According to the auditor-general, information from the various systems, and crosschecked with each other, showed 1 465 SABC employees were identified with interests in companies and/or close corporations (CCs), in contravention of the broadcaster's policies.
The report says the names of companies and CCs identified were compared with payments made on the SAP system, for the period 1 September 2007 to July 2009.
This showed that 20 employees had been identified as being directors and/or members of 20 companies or CCs that received monies. This amounted to R3.378 million. This, the report states, is in direct contravention with the corporations own supplier management policy that it quotes extensively.
Among those CCs identified as having interests in companies that received payment from the SABC, was one where the corporation's head of strategy and risk management, Sipho Sithole, has an interest. Sithole, in one of the earlier Parliamentary hearings, said: “If an investigation is to start, it should start with me.”

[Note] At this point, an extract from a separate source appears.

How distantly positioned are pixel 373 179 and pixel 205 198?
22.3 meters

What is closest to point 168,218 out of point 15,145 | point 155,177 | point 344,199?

Sithole claims he had disclosed his interests to the previous SABC board, but no record of this could be found on the databases used by the auditor-general. However, the investigation did show Sithole was a member of the CC in question, which had received R32 750 from the public broadcaster.
SABC CFO Robin Nicholson said, at a Parliamentary hearing earlier this year, the SAP ERP system was one of the most successful IT projects ever implemented at the corporation.
“For the first time ever, we have a system that gives us a holistic view of our payment and management systems,” he told Parliament's Communications Committee, in March.
According to the SABC's 2007/8 annual report, it had spent a total of R108 million on its IT systems, which included the SAP implementation.
The SAP system consists of seven modules: finance, human resources, procurement, sale to cash, business warehouse (a reporting module), procurement, and intellectual property management. Implementation started two years ago and the last module was installed in July.